Magnetic workout mat helps muscle cells grow and work together

The researchers created a magnet-containing gel mat that simulates the mechanical forces exerted on muscle cells during exercise. The new training mat could help test treatments for people with muscle injuries and neuromuscular diseases or develop artificial muscles for use in soft robots.

In the body, cells communicate through a combination of chemical, electrical and mechanical signals, especially during exercise. With lab-made cells, creating mechanical contact between cells can be difficult because it can often cause damage to the cells.

MIT researchers have created a non-harmful way to simulate the mechanical effects that skeletal muscle cells are exposed to during exercise. They want you to think of it as a training mat for cells.

Here, we wanted to dissociate the two main elements of chemical and mechanical exercise to see how muscles respond purely to the mechanical forces of exercise, said Ritu Raman, corresponding author of the study.

Researchers have turned to magnets as a way to expose muscle cells to regular, repeated mechanical forces without causing damage. By mixing commercially available magnetic nanoparticles with a rubbery silicone solution, the mixture was cured to form a plate and cut into very thin bars. A prototype mat was created, consisting of four slightly spaced magnetic bars sandwiched between two layers of hydrogel.

Muscle cells were placed on the surface of the tapetum, and the circular cells gradually elongated and fused with neighboring cells to form fibers. Below the gel mat, the researchers placed an external magnet on a track and programmed it to move back and forth. Magnets embedded in the gel moved in response, shaking the gel and generating forces similar to what cells would experience during exercise in the real world. They exercised the cells for 30 minutes a day for 10 days. A group of non-exercised muscle cells acted as a control.

So we zoomed out and took a picture of the gel and found that these mechanically stimulated cells looked very different from the control cells, Raman said.

They found that the exercised cells grew larger and turned into fibers that aligned in the same direction. In contrast, control cells tended to remain circular and were randomly aligned.

Under normal circumstances, muscle cells would contract in response to an electrical nerve impulse, but under laboratory conditions this could damage the cells. So researchers genetically modified cells to contract in response to blue light.

When we shine a light on the muscles, we can see that the control cells are beating, but some fibers are beating this way, others that way, and generally producing very asynchronous contractions, Raman said. With the fibers aligned, they all pull and beat at the same time, in the same direction.
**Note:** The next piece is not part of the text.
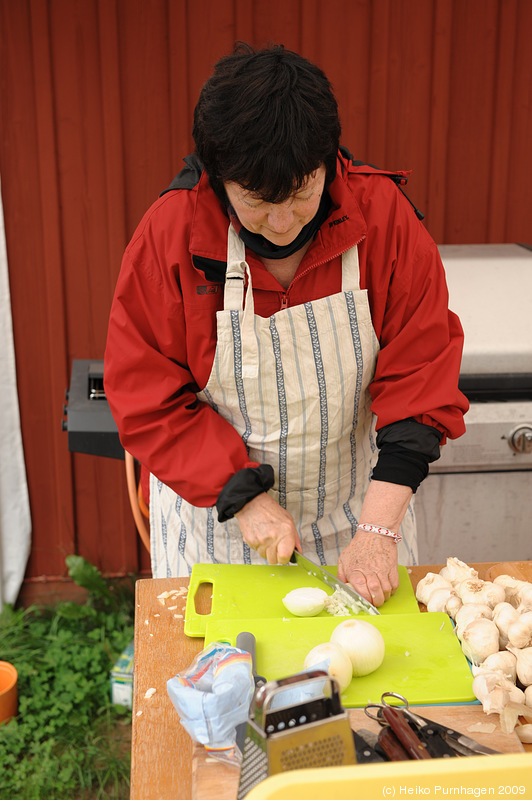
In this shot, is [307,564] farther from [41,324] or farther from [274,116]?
[41,324]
Researchers say the new workout gel could be used as a quick, non-invasive way to shape muscle fibers and study how they respond to exercise, which could identify therapies to help people recover from muscle injuries and neuromuscular disorders. . They also plan to grow other cell types in the gel to research how they respond to “exercise.”

There is evidence from biology to suggest that many cell types respond to mechanical stimulation, Raman said. And this is a new tool for studying interaction.

The study was published in the journal Device.